# New Photo Size!



## LOAH (Sep 29, 2007)

Here's a quote from *Petersen*:


> I just bumped up the maximum width to 625 pixels. Any wider than that, and the forum would automatically cut off the photos since they would spill beyond the maximum size of the board that's coded right into the templates. Fixing that problem would require me replacing all the rotating photos at the top of the board and then recoding the templates. And I'm not all that eager to do that. :wink:


So now we can hotlink larger photos into our posts. Thanks, Petersen.


----------



## JAT83 (Sep 9, 2007)

Awesome, now I just need to get new batteries for my camera! :lol:


----------



## mjschijf (Oct 1, 2007)

Wow this is really nice! In the fishing report I posted a couple of days ago, it took me some time to resize all of my photos so they were small enough. Good work Petersen!


----------



## James (Oct 7, 2007)

Nice. Thank you.


----------



## Petersen (Sep 7, 2007)

I've had to cut back the size slightly to a maximum of 618 pixels wide.

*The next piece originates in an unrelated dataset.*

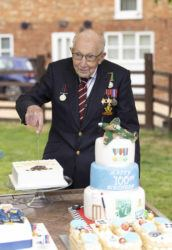 COURTESY CAPTURE THE LIGHT PHOTOGRAPHY / APRIL 30                                 Second World War veteran Captain Tom Moore cut into one of his birthday cakes as he celebrated his 100th birthday, in Bedford, England.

Without recoding the templates, the forum just won't stretch out wide enough to fit anything bigger than that. Anyway, like I've said in the announcement post at the top of this category, big photos really kill those accessing the site with a modem (26 percent of our traffic) or a lower-resolution monitors (11 percent of our traffic).


----------



## FROGGER (Oct 1, 2007)

Well, you have to to what you have to do, i think it a good size, i just need to remember to resize them first.. 

Thanks


----------



## ROOK1 (Nov 11, 2007)

FYI....

If you use http://www.imageshack.us to host pics on there is an option to resize. There is no need to create and account but if you do there is no charge for this service. The bad thing is there is really no way to organize you album. Overall a good place for hosting pics for forums.


----------